İncelenecek Metin »
+ + + + + + +
İnsanlık burada geriye gidiyor

         Van’da ‘Anadolu Konteyner Kenti’nde kalan son 110 depremzede aile, 49 gündür elektriksiz yaşıyor.

“Sanki insanlık her yerde ileri giderken burada geriye gidiyor” diyor lise son öğrencisi Zelal çay için çöpten topladığı kartonlarla taş üstünde ateş yakmaya çalışırken.

Van, 2011’de 23 Ekim ve 9 Kasım’da meydana gelen iki depremle büyük yara aldı. 


Binlerce kişi yaşamını yitirdi. Depremin ikinci yıldönümü yaklaşırken Van’dan ‘depremzedeler açlık grevinde’ haberleri gelmeye başladı. 
.
     

Konteyner kentte 42 gün önce başlayan açlık grevi devam ederken, 110 ailenin kaldığı ‘Anadolu Konteyner Kenti’ne gidip depremzedelerle konuştuk. 

Şu anda 15 kadın, 11 erkek depremzede açlık grevini sürdürüyor.
+ + + + + + +
Sağlanan Kayıtlar »

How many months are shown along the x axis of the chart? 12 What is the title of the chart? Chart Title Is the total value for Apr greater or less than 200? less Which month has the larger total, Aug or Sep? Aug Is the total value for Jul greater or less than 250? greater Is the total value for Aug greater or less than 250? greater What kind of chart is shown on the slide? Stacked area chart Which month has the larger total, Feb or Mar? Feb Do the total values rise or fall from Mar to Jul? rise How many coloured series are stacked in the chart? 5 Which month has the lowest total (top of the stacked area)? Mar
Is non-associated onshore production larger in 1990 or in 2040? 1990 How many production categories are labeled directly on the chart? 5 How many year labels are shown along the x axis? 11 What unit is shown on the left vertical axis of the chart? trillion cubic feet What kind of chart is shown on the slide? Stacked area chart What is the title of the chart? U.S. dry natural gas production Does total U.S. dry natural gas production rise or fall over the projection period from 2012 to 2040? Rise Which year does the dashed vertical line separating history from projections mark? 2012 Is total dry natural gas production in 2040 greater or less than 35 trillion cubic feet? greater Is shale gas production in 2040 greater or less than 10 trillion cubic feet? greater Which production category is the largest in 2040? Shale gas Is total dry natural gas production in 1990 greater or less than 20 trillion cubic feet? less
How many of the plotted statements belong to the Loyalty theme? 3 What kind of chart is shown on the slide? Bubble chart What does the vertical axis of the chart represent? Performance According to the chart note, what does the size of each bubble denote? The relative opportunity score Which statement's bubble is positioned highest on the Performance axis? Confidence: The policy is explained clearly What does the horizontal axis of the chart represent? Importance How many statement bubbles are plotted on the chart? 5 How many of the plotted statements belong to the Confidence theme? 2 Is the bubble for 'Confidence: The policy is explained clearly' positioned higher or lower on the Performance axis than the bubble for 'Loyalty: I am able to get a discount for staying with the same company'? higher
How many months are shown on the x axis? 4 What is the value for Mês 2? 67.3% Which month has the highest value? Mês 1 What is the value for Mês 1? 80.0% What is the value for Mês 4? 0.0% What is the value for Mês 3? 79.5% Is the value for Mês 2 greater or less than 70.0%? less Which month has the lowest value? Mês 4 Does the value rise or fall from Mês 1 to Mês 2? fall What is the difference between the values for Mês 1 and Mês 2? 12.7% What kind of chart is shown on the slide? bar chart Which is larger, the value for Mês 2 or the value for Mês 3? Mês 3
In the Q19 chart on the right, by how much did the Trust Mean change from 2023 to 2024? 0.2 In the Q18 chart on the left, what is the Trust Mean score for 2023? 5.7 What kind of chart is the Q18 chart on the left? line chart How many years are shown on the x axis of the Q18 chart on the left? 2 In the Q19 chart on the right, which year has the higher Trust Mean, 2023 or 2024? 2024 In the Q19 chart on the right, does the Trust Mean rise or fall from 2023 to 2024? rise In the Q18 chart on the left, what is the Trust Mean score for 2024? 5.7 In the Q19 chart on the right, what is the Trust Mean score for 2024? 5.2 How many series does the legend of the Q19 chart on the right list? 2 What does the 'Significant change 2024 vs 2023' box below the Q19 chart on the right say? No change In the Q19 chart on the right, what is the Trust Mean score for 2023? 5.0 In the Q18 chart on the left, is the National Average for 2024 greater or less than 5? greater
+ + + + + + +
Alıştırmanın Amacı »
Van'daki depremzedelere ilişkin metne göre aşağıdaki soruları yanıtlayınız:
1. Anadolu Konteyner Kenti'nde kalan aileler kaç gündür elektriksiz yaşamaktadır?
2. Van'ı etkileyen iki deprem 2011 yılında hangi tarihlerde meydana gelmiştir?
3. Açlık grevini şu anda kaç kadın ve kaç erkek depremzede sürdürmektedir?
Kayıtların bu çalışmayla hiçbir ilgisi yoktur.

Cevap Alanı »
1. 49 gündür.
2. 23 Ekim ve 9 Kasım tarihlerinde.
3. 15 kadın ve 11 erkek.